第29章 悬镜台前刀问心,议祟制祟詰眾老 我在京城衙门当黑猫那些年
武定坊。
一座毫不起眼的石桥下
浑浊的河水散发著腥臭,上面漂著烂菜叶和死老鼠。
宋云天倚在桥洞的阴影里,面前是一堵看似寻常的石壁,长满了青苔。
咯吱——
石壁从中间裂开了缝隙,露出后面深不见底的漆黑甬道。
宋云天没说什么,跟著黑影人,走了进去。
甬道之內,伸手不见五指,脚下的石阶一路向下。
不知走了多久,眼前才豁然开朗。
尽头是一座宏伟的地下殿堂,穹顶之上,镶嵌著无数拳头大小的夜明珠,將殿內照得亮如白昼。

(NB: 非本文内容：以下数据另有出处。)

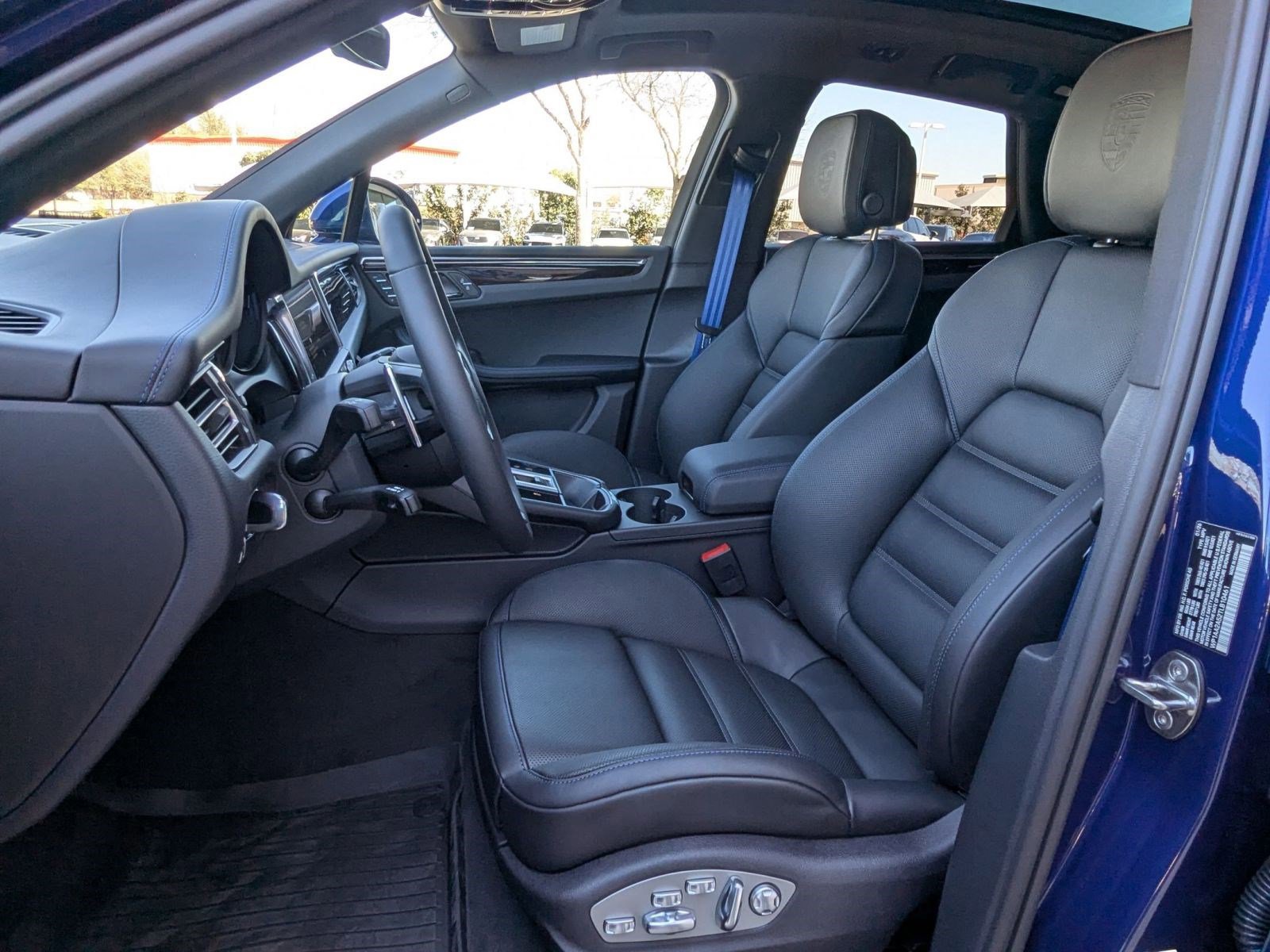 New 2026 Porsche Macan image 5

正中央,是一方由整块黑曜石打磨而成的圆形高台,台面光滑如镜,倒映著穹顶的微光。
高台四周,环坐著五道身影,皆是鬚髮皆白的老者,气息渊渟岳峙。
宋云天解下斗笠,隨手扔在地上,露出一张带著几分桀驁的脸。
其中一名脸型瘦削,鹰鉤鼻的老者率先开了口,声色俱厉:
“宋云天,你可知罪?”
“何罪?”
鹰鉤鼻老者猛地一拍扶手:
“烛仙为祸京城,司里命你出手剷除,有『解骨刀』,你为何失手!”
宋云天脸上露出一抹讥讽的笑意,语气却很平淡:
“理由很简单,我不想再付『代价』了。”
他解下腰间的长刀,哐当一声,扔在了檯面上。
“在座的各位,若有谁想为民除害,还京城一个朗朗乾坤。”
“这『解骨刀』,拿去用便是了。”
“使用这刀的代价,相信各位也清楚。”
“我在南边,封了两只祟,救了八十万百姓。代价是我爹娘没了。”
“如今,我只剩下了刚出世的孩儿,和苦等了我数月的髮妻……我是个俗人,只想过日子。”
“对了,还要提醒各位。”
“若想动用此刀,最好要入了『十殿阎罗』,否则,代价加倍。不知在座的几位,有谁做好了准备?”
殿內,陷入了沉寂。
五名老者皆是脸色铁青。
他们位高权重,子孙满堂,谁愿为了个虚无縹緲的“天下太平”,搭上自家人的性命?
过了许久,还是那鹰鉤鼻老者开了口,语气却是软了几分,试图用大义来压人:
“我等知你心中有怨。但你身为天阶夜卫,当以天下苍生为己任,岂能因一己之私,置满城百姓的安危於不顾?”
宋云天像是听到了天大的笑话:
“天下苍生?说得好听。京城如今这两只祟,杀的,可有一个好人?”
“我倒觉得,在座的各位,心里怕得很吶。身正不怕影子斜。若是没做过亏心事,又何须害怕?”
“莫非,各位都是心里有鬼,才急著將这两只祟除之后快?”
“你们安坐京城,锦衣玉食,怕是早已忘了城外的世界是何等光景。南方百姓之苦,你们不曾见过,自然也无法体会。”
“如今『祟』现京城,倒也未必是件坏事,至少,能让各位切身体会一番,何为……人间炼狱。”
一番话,已是形同撕破脸皮,无礼至极。
殿內的气氛凝重到了极点。
但,无人再出言反驳。
宋云天是靖夜司百年来不世出的天才,年纪轻轻,便已臻至“十殿阎罗”之境,更是开了三门。
这么一尊杀神,还要指望他继续为靖夜司出力,谁也不想逼他站到了对立面去。